### DIRECTIONS FOR THIS TASK
Give a faithful, exact copy of all entries, minus the images.

Data items
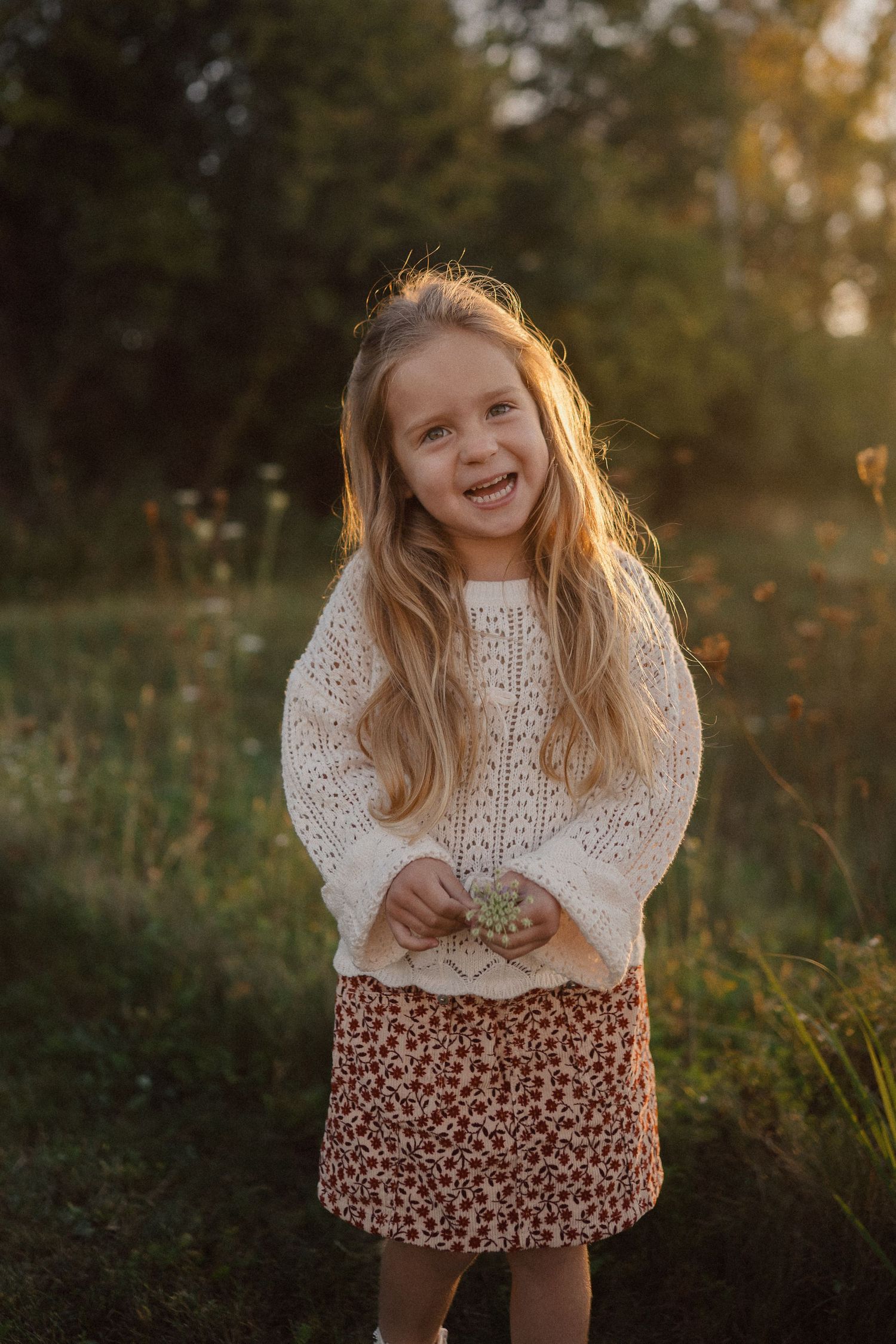 Girl in white knit sweater laughs joyfully during sunset outdoor portrait session.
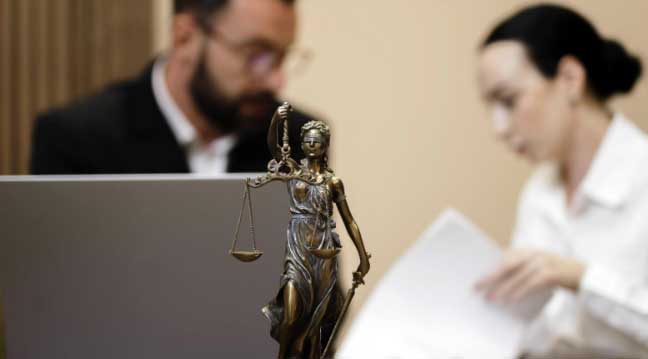 Legal team consultation with beverage business owner discussing comprehensive IP strategy and protection planning.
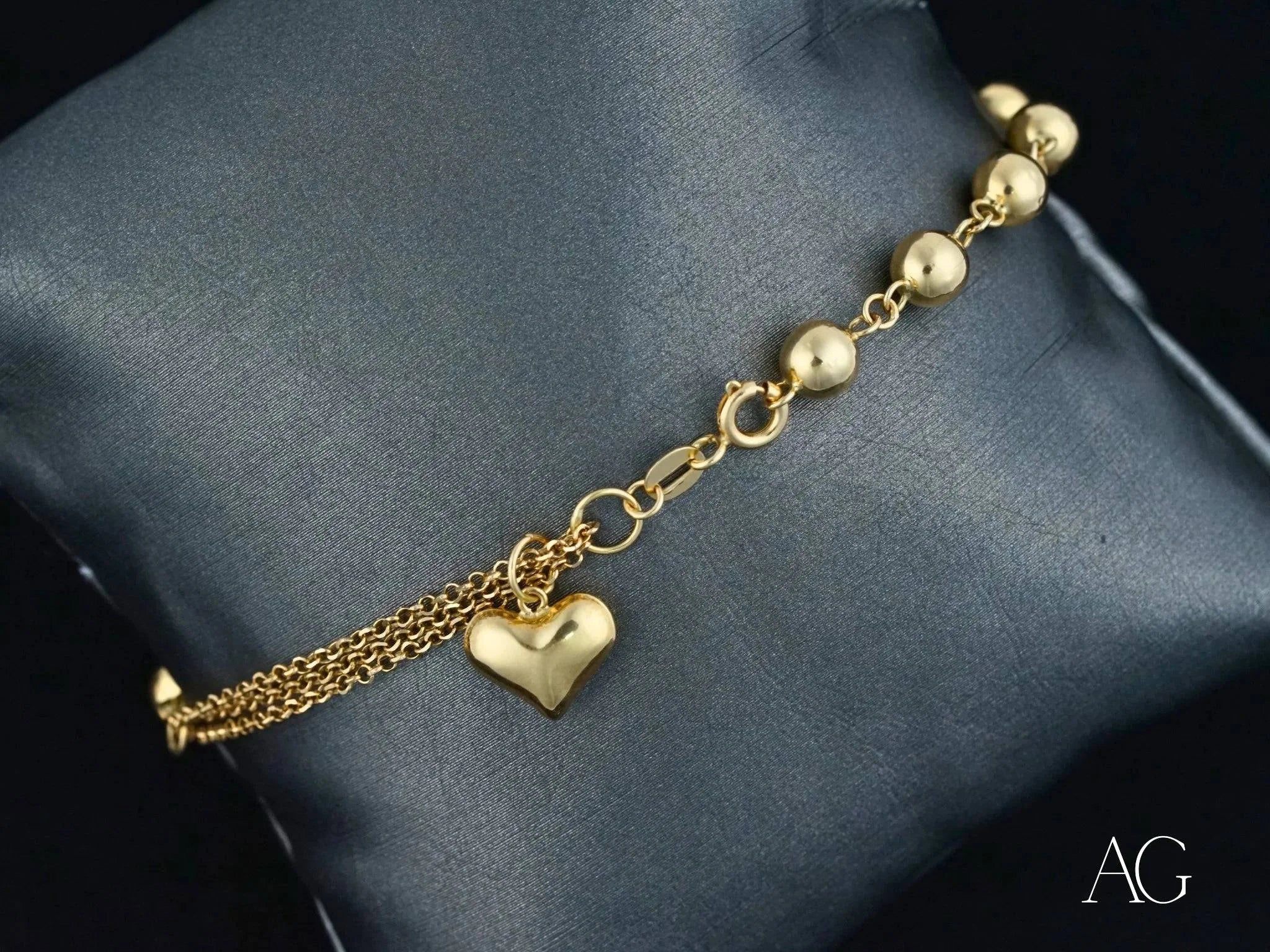 Elegant 18k gold bracelet featuring heart motif and polished gold beads for style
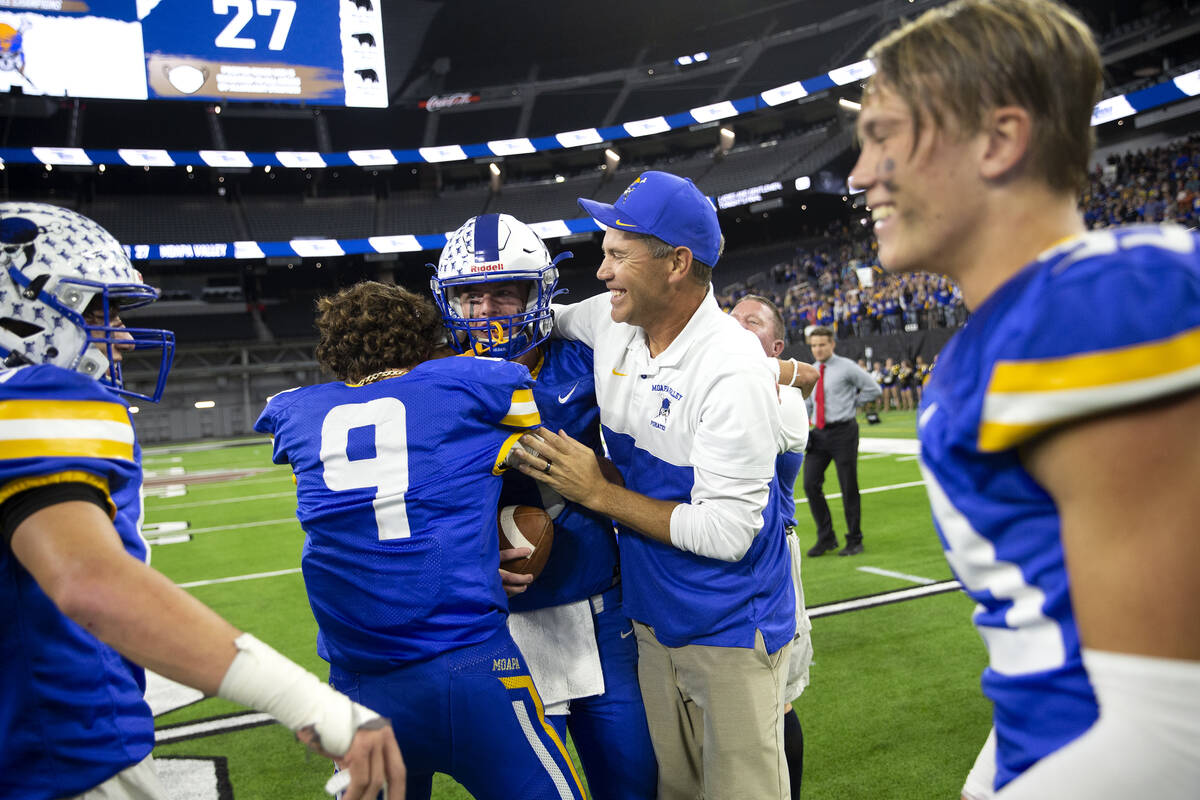 Moapa Valley quarterback Peyton Neilson (1) and wide receiver Austin Heiselbetz (9) hug assista ...
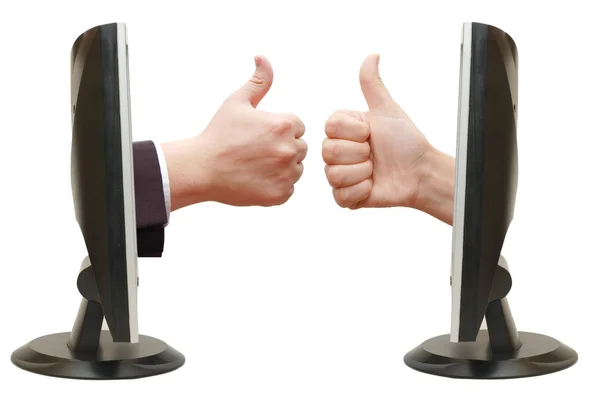 Thumbs up hand from the monitor — Stock Photo, Image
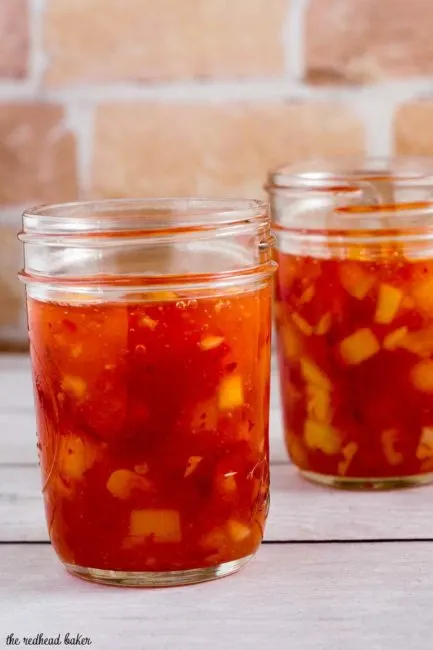 This sticky, sweet mango chili sauce is easy to make and so addictive! Use it to dip shrimp, chicken or fresh spring rolls.&nbsp;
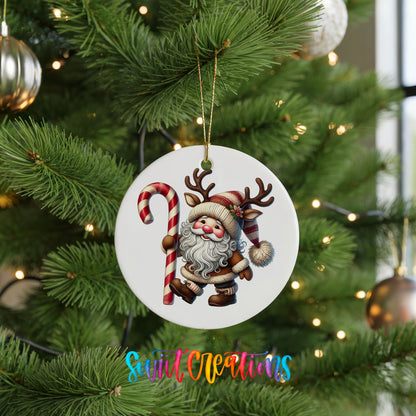 Santa holding an oversized candy cane ceramic Christmas ornament hanging on a green Christmas tree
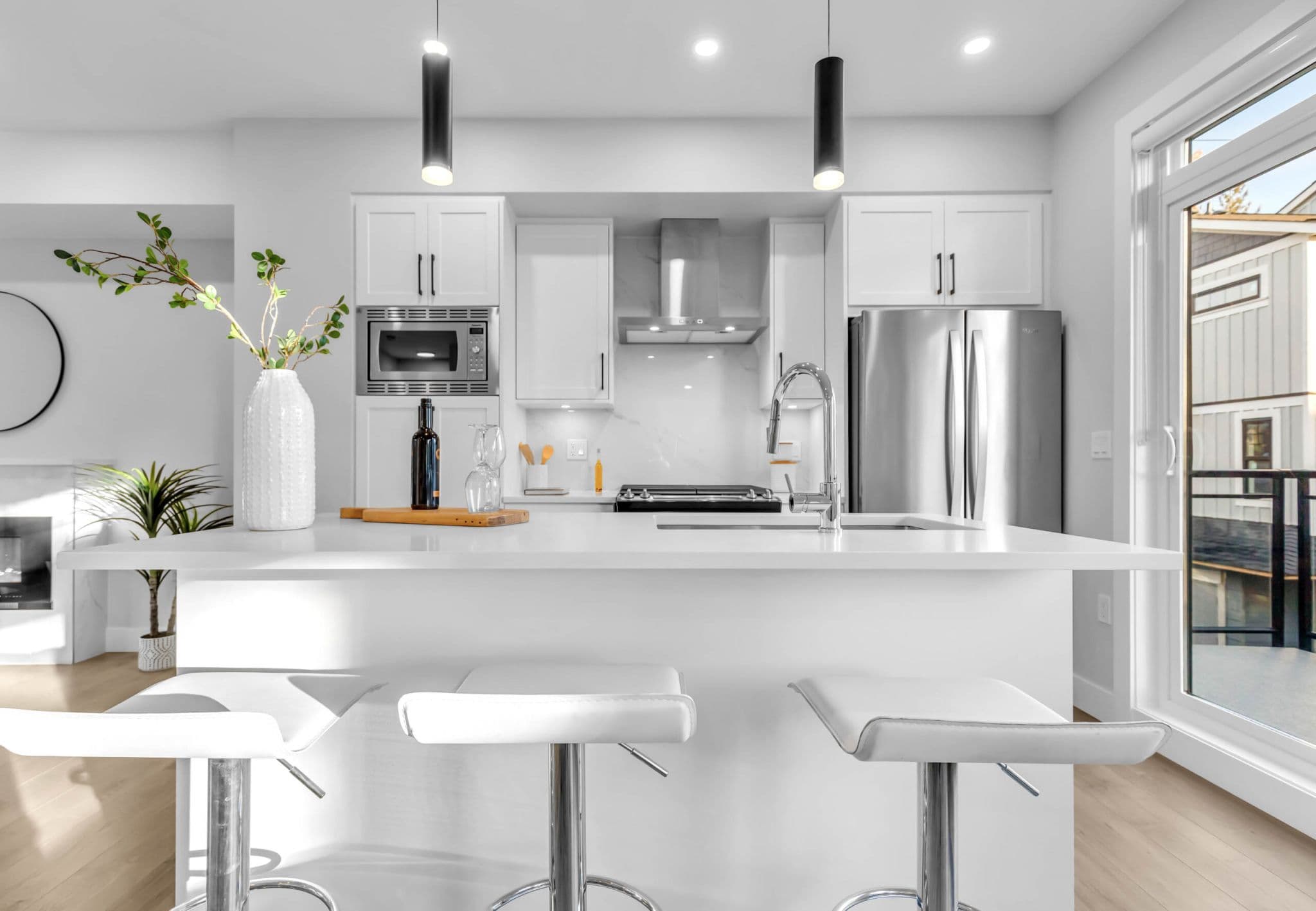 Pine Creek Estates – A modern, bright kitchen featuring a large white quartz island with three chrome barstools and two sleek black pendant lights hanging above. White cabinetry, stainless steel appliances, and a marble-patterned backsplash create a clean, contemporary aesthetic filled with natural daylight from an adjacent sliding glass door.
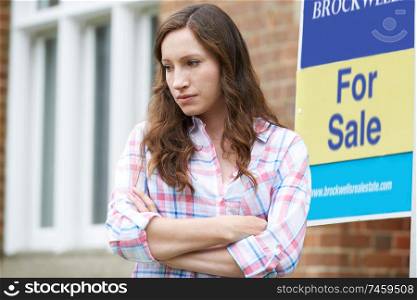 Young Woman Forced To Sell Home Through Financial Problems Standing Outdoors Next To For Sale Sign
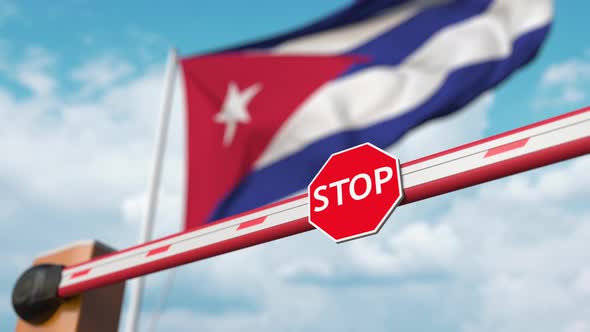 Opening Boom Barrier with Stop Sign Against the Cuban Flag alt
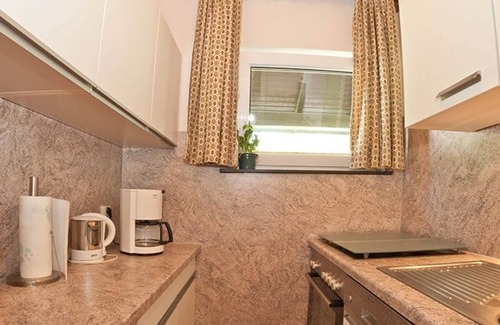 Schwarzenbach House | Ferienhaus 42-f mit gut Ausgestatter Küche und Garage - Ferienhäuser im Feriendorf Weissensee im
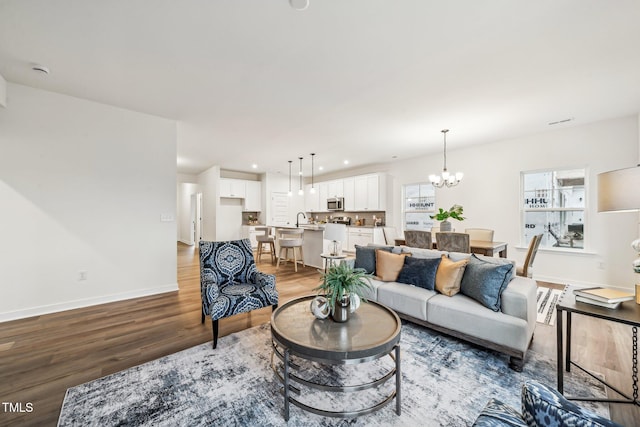 149 Cribbs Ln, Middlesex, NC 27557 - living room featuring light wood-type flooring, a chandelier, recessed lighting, and baseboards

### EXERCISE RESULT
 Girl in white knit sweater laughs joyfully during sunset outdoor portrait session.
 Legal team consultation with beverage business owner discussing comprehensive IP strategy and protection planning.
 Elegant 18k gold bracelet featuring heart motif and polished gold beads for style
 Moapa Valley quarterback Peyton Neilson (1) and wide receiver Austin Heiselbetz (9) hug assista ...
 Thumbs up hand from the monitor — Stock Photo, Image
 This sticky, sweet mango chili sauce is easy to make and so addictive! Use it to dip shrimp, chicken or fresh spring rolls.&nbsp;
 Santa holding an oversized candy cane ceramic Christmas ornament hanging on a green Christmas tree
 Pine Creek Estates – A modern, bright kitchen featuring a large white quartz island with three chrome barstools and two sleek black pendant lights hanging above. White cabinetry, stainless steel appliances, and a marble-patterned backsplash create a clean, contemporary aesthetic filled with natural daylight from an adjacent sliding glass door.
 Young Woman Forced To Sell Home Through Financial Problems Standing Outdoors Next To For Sale Sign
 Opening Boom Barrier with Stop Sign Against the Cuban Flag alt
 Schwarzenbach House | Ferienhaus 42-f mit gut Ausgestatter Küche und Garage - Ferienhäuser im Feriendorf Weissensee im
 149 Cribbs Ln, Middlesex, NC 27557 - living room featuring light wood-type flooring, a chandelier, recessed lighting, and baseboards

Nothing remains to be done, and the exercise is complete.